**SHORT PROBLEM 1**
In the rows below, replace "sorted" with "ordered" in everything from the line containing "Is point 66,89" down to the line containing "the cathedral interior →", leaving the rest unchanged. Return only those lines.

**PAGE TEXT**
## BEGIN

People whom Fikret Abdic literally fed did not care whether the
factories were being built with the political support of the Pozderac
brothers, whether they had financial backing, nor did they mind the
autocratic character of Abdic's rule. At the same time, his nickname
"Babo", which in the Muslim culture means father, denotes a person of
authority, who is respected and whose orders are carried out
unquestioningly. Abdic emerged from the "Agrocommerce" affair, which
started with the drawing of unsecured bills, political stronger than
before. On the list of Izetbegovic's Party of Democratic Action (SDA)
for the state Presidency, he won record-high one million votes. That
number of votes represented a kind of plebiscite: some thought that he
had been tried although innocent and the Bosniacs also thought that that
had been Slobodan Milosevic's doing. It is generally believed that the
scandal was fabricated in Belgrade so as to remove Hamdija Pozderac, who
was at the head of the Federal Constitutional Commission, in order to
make the destruction of B&H easier.
However, by his moves during the war, Abdic totally bewildered his
until recent fans, making an agreement with Milosevic and Karadzic in
the whirlwind of the war (October 22, 1993) and with Boban at the peak
of Croatian-Bosniac conflict (September 14, 1993). Political
justification for the proclamation of autonomy in the area of Bihac
Pocket might have been somehow found later on, but with this agreement
he incurred the rage of his until recent followers, which turned into an
inter-Bosniac conflict that took at least 2 thousand lives. The
indictment accuses Abdic of having established collection centres and
camps in the area of the autonomy in which people were harassed and
killed. These murders obviously had a specific political context. The
idea on autonomy had its ardent followers and opponents. Its political
opponents were isolated and imprisoned. In a broader prospective, the
harassment and murder of people (which can be motivated by the most base
passions) represent a reflection of the political idea of autonomy.
In an in interview for the TV network OBN, Abdic tried to justify the
idea of autonomy with his intention to "save the Muslim nation". In it
he drew a historic parallel with the controversial leader from World War
II, Husko Miljkovic, who had commanded some three thousand local Muslim
volunteers. Miljkovic, whom the Partisans most probably killed in 1944,
tried to pacify the Cazin Krajina by cooperating with everyone - the
Ustashas, the Germans, the Italians, the Chetniks and the Partisans. It
seems that Fikret Abdic shared the same obsession, because he tried to
revive the failed Huska's recipe under different historic circumstances.
Such assumption is best proven by documents of the autonomy and
proclamations that Abdic signed during the war. These documents were
published in a book "A Key for the Resolution of the B&H Crisis" under
the aegis of the Republic of Western
Bosnia.

## END

**RECORDED DATA**
## BEGIN

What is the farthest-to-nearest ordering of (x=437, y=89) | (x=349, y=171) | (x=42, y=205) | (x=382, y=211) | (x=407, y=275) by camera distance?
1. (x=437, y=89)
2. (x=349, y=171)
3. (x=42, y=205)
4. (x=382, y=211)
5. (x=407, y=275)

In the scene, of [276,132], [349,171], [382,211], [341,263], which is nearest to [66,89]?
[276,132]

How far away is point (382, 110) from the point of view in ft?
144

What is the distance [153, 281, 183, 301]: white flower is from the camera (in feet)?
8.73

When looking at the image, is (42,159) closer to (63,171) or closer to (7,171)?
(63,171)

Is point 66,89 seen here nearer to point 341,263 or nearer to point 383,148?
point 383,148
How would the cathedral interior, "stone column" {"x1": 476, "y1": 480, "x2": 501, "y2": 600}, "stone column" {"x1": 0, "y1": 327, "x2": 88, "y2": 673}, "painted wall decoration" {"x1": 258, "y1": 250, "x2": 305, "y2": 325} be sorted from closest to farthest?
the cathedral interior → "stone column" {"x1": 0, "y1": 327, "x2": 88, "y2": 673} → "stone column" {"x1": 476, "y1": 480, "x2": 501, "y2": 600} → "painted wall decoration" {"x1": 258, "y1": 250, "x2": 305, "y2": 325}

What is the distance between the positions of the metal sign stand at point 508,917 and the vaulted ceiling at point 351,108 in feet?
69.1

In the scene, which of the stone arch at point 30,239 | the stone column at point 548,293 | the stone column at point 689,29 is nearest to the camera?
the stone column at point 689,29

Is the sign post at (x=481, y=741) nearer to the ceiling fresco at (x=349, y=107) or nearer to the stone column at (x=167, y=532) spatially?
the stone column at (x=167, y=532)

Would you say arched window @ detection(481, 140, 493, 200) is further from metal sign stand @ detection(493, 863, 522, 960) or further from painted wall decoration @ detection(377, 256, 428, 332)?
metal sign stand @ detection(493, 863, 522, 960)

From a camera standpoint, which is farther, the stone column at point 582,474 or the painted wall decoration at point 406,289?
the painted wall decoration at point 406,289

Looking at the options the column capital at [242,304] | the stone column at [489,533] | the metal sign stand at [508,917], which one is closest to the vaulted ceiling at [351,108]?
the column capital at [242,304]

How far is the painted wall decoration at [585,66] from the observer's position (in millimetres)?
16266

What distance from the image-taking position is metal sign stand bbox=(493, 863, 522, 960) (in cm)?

## END

**SHORT PROBLEM 2**
Answer these from the passage on Fikret Abdic:
(a) What does the nickname "Babo" mean in the Muslim culture?
(b) How many votes did Abdic win for the state Presidency?
(c) How many local Muslim volunteers did Husko Miljkovic command?

**WORKED ANSWER 1**
Is point 66,89 seen here nearer to point 341,263 or nearer to point 383,148?
point 383,148
How would the cathedral interior, "stone column" {"x1": 476, "y1": 480, "x2": 501, "y2": 600}, "stone column" {"x1": 0, "y1": 327, "x2": 88, "y2": 673}, "painted wall decoration" {"x1": 258, "y1": 250, "x2": 305, "y2": 325} be ordered from closest to farthest?
the cathedral interior → "stone column" {"x1": 0, "y1": 327, "x2": 88, "y2": 673} → "stone column" {"x1": 476, "y1": 480, "x2": 501, "y2": 600} → "painted wall decoration" {"x1": 258, "y1": 250, "x2": 305, "y2": 325}

**WORKED ANSWER 2**
(a) Father.
(b) A record-high one million votes.
(c) Some three thousand.